Biden picks deal-makers, fighters for climate team
WASHINGTON – Joe Biden is picking deal-makers and fighters to lead a climate team he will ask to remake and clean up the nation’s transportation and power-plant systems, and as fast as politically possible.
Although the president-elect’s picks have the experience to do the heavy lifting required in a climate overhaul of the U.S. economy, they also seem to be reassuring skeptics that he won’t neglect the low-income, working class and minority communities hit hardest by fossil fuel pollution and climate change.
Progressives, energy lobbyists, environmental groups and auto workers on Wednesday welcomed Biden’s choice of popular former Mayor Pete Buttigieg as transportation secretary. His expected picks of former Michigan Gov. Jennifer Granholm for energy secretary and former Environmental Protection Agency chief Gina McCarthy as leader of domestic climate efforts also were met with general applause.

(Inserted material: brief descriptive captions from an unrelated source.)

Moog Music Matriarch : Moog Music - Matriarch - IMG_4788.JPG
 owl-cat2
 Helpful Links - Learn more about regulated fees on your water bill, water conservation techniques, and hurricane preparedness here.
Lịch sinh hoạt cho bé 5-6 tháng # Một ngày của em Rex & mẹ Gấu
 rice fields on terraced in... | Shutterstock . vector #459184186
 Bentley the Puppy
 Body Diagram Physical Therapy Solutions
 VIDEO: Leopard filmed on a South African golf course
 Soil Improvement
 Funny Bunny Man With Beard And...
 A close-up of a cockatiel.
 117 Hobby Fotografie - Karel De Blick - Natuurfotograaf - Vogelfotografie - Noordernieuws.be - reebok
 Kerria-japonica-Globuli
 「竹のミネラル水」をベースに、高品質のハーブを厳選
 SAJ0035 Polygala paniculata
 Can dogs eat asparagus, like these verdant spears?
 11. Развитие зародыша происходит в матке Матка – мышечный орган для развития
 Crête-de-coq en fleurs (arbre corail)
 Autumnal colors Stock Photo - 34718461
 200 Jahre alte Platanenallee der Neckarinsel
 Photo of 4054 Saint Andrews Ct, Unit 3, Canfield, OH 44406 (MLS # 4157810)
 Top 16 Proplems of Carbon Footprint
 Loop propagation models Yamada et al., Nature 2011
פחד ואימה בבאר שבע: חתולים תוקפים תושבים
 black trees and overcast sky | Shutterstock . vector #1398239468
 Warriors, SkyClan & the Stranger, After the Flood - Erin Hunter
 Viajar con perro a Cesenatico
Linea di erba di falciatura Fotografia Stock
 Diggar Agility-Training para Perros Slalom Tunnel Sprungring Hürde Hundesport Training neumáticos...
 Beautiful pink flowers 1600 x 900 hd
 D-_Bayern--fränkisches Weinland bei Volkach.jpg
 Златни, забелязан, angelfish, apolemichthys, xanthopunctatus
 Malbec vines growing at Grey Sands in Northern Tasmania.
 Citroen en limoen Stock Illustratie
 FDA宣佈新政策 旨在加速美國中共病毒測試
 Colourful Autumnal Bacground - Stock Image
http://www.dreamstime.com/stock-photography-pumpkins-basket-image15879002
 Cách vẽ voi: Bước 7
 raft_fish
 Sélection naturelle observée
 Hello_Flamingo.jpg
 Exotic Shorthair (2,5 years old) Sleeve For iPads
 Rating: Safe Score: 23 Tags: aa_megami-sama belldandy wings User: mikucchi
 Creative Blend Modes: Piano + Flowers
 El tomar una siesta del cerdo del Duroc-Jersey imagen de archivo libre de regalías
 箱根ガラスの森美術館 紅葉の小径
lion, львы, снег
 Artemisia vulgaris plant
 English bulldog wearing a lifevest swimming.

Along with the yet-to-be-named heads of EPA and the Interior Department, Buttigieg, Granholm and McCarthy
will be part of an effort to rapidly build and develop technology to retool the United States’ transportation and power grid systems from petroleum and coal to a greater reliance on solar, wind and other cleaner forms of energy.
Democratic Rep. Deb Haaland of New
Mexico was selected as Secretary of the Interior late Thursday, the first Native American to serve as a Cabinet secretary.
Biden has pledged to make slowing the impacts of climate change a top priority and has laid out an ambitious plan to reduce U.S. greenhouse emissions to net-zero by 2050. The plan includes an immediate return to the global 2015 Paris Agreement on climate and a pledge to stop all climate-damaging emissions from U.S. power plants by 2035.
Among those on his climate team, Granholm as Michigan’s governor helped nudge auto workers toward accepting a switch to production of more electric vehicles. That will be one of several big ticket clean-energy efforts she and others in the administration will be pushing under Biden’s promised $2 trillion climate plan, which will face obstacles from Republicans in Congress and fights over which priorities to implement first.
Also helping drive Biden’s plan will be McCarthy, who as EPA head under President Barack Obama pushed for landmark rules to cut planet-warming pollution. In her new position, which does not require Senate confirmation, McCarthy will oversee a broad interagency effort to address climate change across the federal government.
McCarthy would be the domestic counterpart to former Secretary of State John Kerry, who will serve as a special climate envoy.